• What you should do
Extract the full set of records that follows, word for word.

Excerpts from a spatial dataset
+++++

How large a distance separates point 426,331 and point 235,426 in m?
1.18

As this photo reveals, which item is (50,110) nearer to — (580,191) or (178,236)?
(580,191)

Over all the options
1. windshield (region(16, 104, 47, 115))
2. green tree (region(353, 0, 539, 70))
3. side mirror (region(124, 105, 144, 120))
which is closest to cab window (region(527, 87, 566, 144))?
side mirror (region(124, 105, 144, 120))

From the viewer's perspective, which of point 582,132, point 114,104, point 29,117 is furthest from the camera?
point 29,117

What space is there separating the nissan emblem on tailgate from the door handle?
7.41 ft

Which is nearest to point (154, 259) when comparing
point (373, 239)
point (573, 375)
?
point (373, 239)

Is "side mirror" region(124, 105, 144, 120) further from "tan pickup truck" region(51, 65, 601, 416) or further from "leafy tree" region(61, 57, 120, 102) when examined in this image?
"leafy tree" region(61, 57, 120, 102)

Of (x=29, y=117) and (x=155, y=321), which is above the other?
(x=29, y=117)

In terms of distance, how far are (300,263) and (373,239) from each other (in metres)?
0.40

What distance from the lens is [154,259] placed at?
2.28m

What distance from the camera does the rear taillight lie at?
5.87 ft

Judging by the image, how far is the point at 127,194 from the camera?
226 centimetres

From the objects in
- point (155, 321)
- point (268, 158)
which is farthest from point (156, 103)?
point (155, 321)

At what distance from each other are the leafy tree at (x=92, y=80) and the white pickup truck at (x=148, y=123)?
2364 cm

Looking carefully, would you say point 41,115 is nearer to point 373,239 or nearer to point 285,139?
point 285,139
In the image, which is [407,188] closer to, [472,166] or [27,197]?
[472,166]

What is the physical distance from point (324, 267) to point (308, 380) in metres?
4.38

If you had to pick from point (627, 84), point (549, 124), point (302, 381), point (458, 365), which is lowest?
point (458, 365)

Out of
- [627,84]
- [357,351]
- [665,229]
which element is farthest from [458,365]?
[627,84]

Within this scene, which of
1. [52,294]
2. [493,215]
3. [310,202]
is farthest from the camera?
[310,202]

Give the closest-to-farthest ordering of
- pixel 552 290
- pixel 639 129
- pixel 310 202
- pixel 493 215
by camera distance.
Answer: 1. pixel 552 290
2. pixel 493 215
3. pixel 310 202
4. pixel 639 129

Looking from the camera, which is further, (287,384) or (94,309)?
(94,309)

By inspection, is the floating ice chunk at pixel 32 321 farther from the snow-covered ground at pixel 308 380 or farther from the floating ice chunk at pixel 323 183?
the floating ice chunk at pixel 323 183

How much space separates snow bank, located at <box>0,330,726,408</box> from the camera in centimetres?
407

+++++

• Solution for this task
How large a distance separates point 426,331 and point 235,426 in m?
1.18

As this photo reveals, which item is (50,110) nearer to — (580,191) or (178,236)?
(580,191)

Over all the options
1. windshield (region(16, 104, 47, 115))
2. green tree (region(353, 0, 539, 70))
3. side mirror (region(124, 105, 144, 120))
which is closest to cab window (region(527, 87, 566, 144))?
side mirror (region(124, 105, 144, 120))

From the viewer's perspective, which of point 582,132, point 114,104, point 29,117 is furthest from the camera?
point 29,117

What space is there separating the nissan emblem on tailgate from the door handle?
7.41 ft

Which is nearest to point (154, 259) when comparing
point (373, 239)
point (573, 375)
?
point (373, 239)

Is "side mirror" region(124, 105, 144, 120) further from "tan pickup truck" region(51, 65, 601, 416) or further from "leafy tree" region(61, 57, 120, 102) when examined in this image?
"leafy tree" region(61, 57, 120, 102)

Of (x=29, y=117) and (x=155, y=321), which is above the other?
(x=29, y=117)

In terms of distance, how far are (300,263) and (373,239) from each other (in metres)?
0.40

What distance from the lens is [154,259] placed at?
2.28m

What distance from the camera does the rear taillight lie at?
5.87 ft

Judging by the image, how far is the point at 127,194 from the camera?
226 centimetres

From the objects in
- point (155, 321)
- point (268, 158)
which is farthest from point (156, 103)?
point (155, 321)

At what distance from each other are the leafy tree at (x=92, y=80) and the white pickup truck at (x=148, y=123)?
2364 cm

Looking carefully, would you say point 41,115 is nearer to point 373,239 or nearer to point 285,139?
point 285,139
In the image, which is [407,188] closer to, [472,166] or [27,197]?
[472,166]

What is the physical distance from point (324, 267) to point (308, 380) in metres?
4.38

If you had to pick from point (627, 84), point (549, 124), point (302, 381), point (458, 365), which is lowest?
point (458, 365)

Out of
- [627,84]
- [357,351]
- [665,229]
which element is farthest from [458,365]?
[627,84]

Within this scene, which of
1. [52,294]
2. [493,215]
3. [310,202]
is farthest from the camera?
[310,202]

Give the closest-to-farthest ordering of
- pixel 552 290
- pixel 639 129
- pixel 310 202
- pixel 493 215
by camera distance.
Answer: 1. pixel 552 290
2. pixel 493 215
3. pixel 310 202
4. pixel 639 129

Looking from the camera, which is further, (287,384) or (94,309)?
(94,309)

By inspection, is the floating ice chunk at pixel 32 321 farther from the snow-covered ground at pixel 308 380 or farther from the floating ice chunk at pixel 323 183?
the floating ice chunk at pixel 323 183

How much space separates snow bank, located at <box>0,330,726,408</box> from the camera in centimetres?
407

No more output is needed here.